-- BEGIN DOCUMENT TEXT --
2013/7/7 R A Brown <r...@carolandray.plus.com>:
> On 07/07/2013 05:52, Leonardo Castro wrote:
>>
>> 2013/7/5 H. S. Teoh:
>
> Not merely kids - grown-ups as well.  It would sound very odd to answer just
> "I', tho "I do" would sound OK and might BTW be given even by kids.
>
>> In pt, one uses nominative 1st person when in isolation
>> or topicalized, while people tend to use other cases in
>> other languages, I don't know why.
>
>
> I don't think this is so. IIRC я /ja/ is used in isolation in Russian.

I think that "yo" is always used in isolation in Spanish as well.
Anyway, I didn't say "people use other cases in all other languages"
but "people tend to use other cases in other languages".

>
> If one gives a one word answer in other western European languages, is it
> always an oblique form?  Would Germans, e.g., never answer "ich", but always
> "mich" (or "mir")?
>
> [snip]
>>
>> used in exactly the same sense. BTW, I have once asked a
>> native anglophone linguist what's the syntactic
>> classification of "to do" in such sentences and he
>> answered that he simply didn't know.
>>
>
> Because little or no grammar seems to be taught nowadays.  I recall a few
> decades back when the earlier 'grammarless" version of the Cambridge Latin
> Course was introduced, teachers of English language started complaining that
> grammar wasn't being taught.  Apparently they thought the one value of Latin
> was that it taught grammar!
>
> I'm glad our staff were more enlightened way back in the 1950s.  The English
> staff did teach _English_ grammar and would point out where it differed from
> Latin (or French).
>
> Also contemporary English provides examples examples of the use of "I" where
> prescriptivists say "me" ought to be used.
>
> Pre-school children frequently say things like "Me and Jim went there
> yesterday."  At school they get 'corrected' and told they should say "Jim
> and I went there ..." -  from then on, alas, the majority of the population
> (at least this side of the Pond) have the formula _x and I_ or _x or I_
> firmly fixed.  Well educated  people, alas, commonly say things like "Please
> tell my sister or I", "If you find it, please return it to Jim and I"  etc.,
> etc.
-- END DOCUMENT TEXT --
-- BEGIN DATA --
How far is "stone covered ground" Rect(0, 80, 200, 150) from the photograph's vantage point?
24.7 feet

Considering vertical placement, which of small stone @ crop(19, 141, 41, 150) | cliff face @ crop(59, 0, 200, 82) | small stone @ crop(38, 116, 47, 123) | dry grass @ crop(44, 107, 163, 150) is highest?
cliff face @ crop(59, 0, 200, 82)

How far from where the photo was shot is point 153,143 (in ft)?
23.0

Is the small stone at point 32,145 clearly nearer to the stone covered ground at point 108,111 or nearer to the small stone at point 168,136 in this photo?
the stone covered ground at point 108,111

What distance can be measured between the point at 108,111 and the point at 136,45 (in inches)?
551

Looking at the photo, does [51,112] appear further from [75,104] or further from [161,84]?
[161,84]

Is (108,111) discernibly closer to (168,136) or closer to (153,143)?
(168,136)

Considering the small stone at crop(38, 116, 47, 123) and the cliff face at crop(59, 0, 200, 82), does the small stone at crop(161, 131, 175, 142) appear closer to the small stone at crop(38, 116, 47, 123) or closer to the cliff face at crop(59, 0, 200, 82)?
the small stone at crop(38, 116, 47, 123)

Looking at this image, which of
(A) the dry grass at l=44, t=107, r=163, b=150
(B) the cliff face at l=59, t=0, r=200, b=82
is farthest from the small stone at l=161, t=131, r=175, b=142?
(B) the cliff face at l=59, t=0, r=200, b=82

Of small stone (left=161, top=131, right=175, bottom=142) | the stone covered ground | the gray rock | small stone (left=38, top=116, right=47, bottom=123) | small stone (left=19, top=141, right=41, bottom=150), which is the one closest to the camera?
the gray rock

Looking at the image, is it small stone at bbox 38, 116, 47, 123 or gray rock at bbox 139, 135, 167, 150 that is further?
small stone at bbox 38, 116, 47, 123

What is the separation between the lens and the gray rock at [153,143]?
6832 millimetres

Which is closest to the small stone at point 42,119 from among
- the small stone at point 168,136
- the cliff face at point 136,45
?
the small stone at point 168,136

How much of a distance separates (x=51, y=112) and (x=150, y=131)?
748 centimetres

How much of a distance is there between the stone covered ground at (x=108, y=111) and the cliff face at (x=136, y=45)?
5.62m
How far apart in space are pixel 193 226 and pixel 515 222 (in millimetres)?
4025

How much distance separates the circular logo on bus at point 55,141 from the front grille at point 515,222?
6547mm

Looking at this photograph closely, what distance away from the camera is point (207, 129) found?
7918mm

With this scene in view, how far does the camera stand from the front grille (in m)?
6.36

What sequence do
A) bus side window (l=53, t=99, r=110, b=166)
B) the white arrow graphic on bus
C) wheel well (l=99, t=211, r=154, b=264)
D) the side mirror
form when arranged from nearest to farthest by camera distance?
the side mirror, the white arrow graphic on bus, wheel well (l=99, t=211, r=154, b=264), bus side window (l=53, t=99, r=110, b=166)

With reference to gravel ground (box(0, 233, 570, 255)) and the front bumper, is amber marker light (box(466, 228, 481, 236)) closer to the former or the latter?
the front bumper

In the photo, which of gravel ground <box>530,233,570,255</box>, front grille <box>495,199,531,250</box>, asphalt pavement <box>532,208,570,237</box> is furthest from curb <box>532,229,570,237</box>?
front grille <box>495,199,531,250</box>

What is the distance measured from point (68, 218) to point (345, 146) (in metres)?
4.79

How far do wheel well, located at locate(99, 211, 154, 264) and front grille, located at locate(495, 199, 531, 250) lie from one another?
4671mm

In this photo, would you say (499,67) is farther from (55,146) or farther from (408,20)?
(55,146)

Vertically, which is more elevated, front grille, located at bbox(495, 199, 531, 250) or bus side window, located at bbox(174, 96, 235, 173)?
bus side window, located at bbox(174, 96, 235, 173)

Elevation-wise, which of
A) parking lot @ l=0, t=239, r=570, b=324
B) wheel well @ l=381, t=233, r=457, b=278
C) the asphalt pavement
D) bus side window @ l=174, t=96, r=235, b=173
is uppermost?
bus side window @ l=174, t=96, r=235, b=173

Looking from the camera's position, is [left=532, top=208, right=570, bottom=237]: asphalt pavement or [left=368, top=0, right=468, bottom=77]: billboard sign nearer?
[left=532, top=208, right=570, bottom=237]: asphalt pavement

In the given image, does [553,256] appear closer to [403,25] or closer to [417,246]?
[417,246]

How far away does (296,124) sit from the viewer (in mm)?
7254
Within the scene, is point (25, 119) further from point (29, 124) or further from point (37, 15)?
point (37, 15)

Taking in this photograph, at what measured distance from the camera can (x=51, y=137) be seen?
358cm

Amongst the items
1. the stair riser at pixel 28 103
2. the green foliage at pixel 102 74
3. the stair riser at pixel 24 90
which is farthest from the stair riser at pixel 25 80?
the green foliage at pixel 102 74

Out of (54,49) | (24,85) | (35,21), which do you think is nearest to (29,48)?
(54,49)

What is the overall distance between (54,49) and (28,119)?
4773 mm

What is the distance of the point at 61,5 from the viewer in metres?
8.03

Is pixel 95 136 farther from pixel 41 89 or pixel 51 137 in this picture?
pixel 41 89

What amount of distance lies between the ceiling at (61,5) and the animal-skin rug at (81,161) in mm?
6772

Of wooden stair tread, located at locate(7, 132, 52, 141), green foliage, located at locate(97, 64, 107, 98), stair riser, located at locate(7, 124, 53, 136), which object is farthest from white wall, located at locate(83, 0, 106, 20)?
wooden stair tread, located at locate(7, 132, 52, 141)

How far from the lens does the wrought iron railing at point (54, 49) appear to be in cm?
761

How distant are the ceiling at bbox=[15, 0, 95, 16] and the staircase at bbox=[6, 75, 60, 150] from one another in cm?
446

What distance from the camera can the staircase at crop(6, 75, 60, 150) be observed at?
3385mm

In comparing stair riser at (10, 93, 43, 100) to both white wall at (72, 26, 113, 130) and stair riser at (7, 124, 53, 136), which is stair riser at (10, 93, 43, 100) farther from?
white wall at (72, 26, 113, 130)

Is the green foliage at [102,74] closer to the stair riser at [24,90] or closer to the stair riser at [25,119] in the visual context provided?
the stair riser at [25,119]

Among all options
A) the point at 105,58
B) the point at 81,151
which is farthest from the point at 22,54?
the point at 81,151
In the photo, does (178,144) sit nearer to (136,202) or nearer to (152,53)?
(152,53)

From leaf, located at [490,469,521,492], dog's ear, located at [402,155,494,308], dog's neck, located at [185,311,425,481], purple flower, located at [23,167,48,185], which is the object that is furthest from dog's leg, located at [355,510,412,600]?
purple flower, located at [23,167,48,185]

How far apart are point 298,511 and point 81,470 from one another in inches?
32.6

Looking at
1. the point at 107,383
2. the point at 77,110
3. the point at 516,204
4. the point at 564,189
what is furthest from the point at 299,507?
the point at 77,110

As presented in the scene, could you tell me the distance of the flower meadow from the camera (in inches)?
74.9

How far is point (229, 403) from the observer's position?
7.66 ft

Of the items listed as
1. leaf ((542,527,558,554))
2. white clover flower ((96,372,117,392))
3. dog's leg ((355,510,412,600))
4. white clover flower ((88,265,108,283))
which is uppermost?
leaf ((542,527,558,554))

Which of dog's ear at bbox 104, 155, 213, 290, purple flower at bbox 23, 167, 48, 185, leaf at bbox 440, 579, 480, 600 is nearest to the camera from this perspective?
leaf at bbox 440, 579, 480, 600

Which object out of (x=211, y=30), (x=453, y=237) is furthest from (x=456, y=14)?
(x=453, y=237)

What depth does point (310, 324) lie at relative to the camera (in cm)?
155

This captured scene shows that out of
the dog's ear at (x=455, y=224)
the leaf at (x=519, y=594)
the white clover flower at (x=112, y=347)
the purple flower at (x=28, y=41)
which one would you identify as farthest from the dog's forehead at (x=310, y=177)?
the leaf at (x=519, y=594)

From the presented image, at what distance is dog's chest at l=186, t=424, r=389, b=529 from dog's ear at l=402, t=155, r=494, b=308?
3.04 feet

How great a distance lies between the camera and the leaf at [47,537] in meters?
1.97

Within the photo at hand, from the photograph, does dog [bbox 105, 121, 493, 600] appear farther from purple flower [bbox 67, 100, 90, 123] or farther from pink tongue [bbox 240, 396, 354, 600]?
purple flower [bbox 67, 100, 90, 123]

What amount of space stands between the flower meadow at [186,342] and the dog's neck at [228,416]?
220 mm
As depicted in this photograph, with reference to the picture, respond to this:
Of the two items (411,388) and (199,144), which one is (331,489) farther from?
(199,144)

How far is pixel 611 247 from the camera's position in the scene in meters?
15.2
-- END DATA --
• **PROBLEM TO WORK ON**
Reproduce the passage of the message about pronoun use from "2013/7/7 R A" up to and including "isolation in Russian.".

• **SOLUTION TO THE EXERCISE**
2013/7/7 R A Brown <r...@carolandray.plus.com>:
> On 07/07/2013 05:52, Leonardo Castro wrote:
>>
>> 2013/7/5 H. S. Teoh:
>
> Not merely kids - grown-ups as well.  It would sound very odd to answer just
> "I', tho "I do" would sound OK and might BTW be given even by kids.
>
>> In pt, one uses nominative 1st person when in isolation
>> or topicalized, while people tend to use other cases in
>> other languages, I don't know why.
>
>
> I don't think this is so. IIRC я /ja/ is used in isolation in Russian.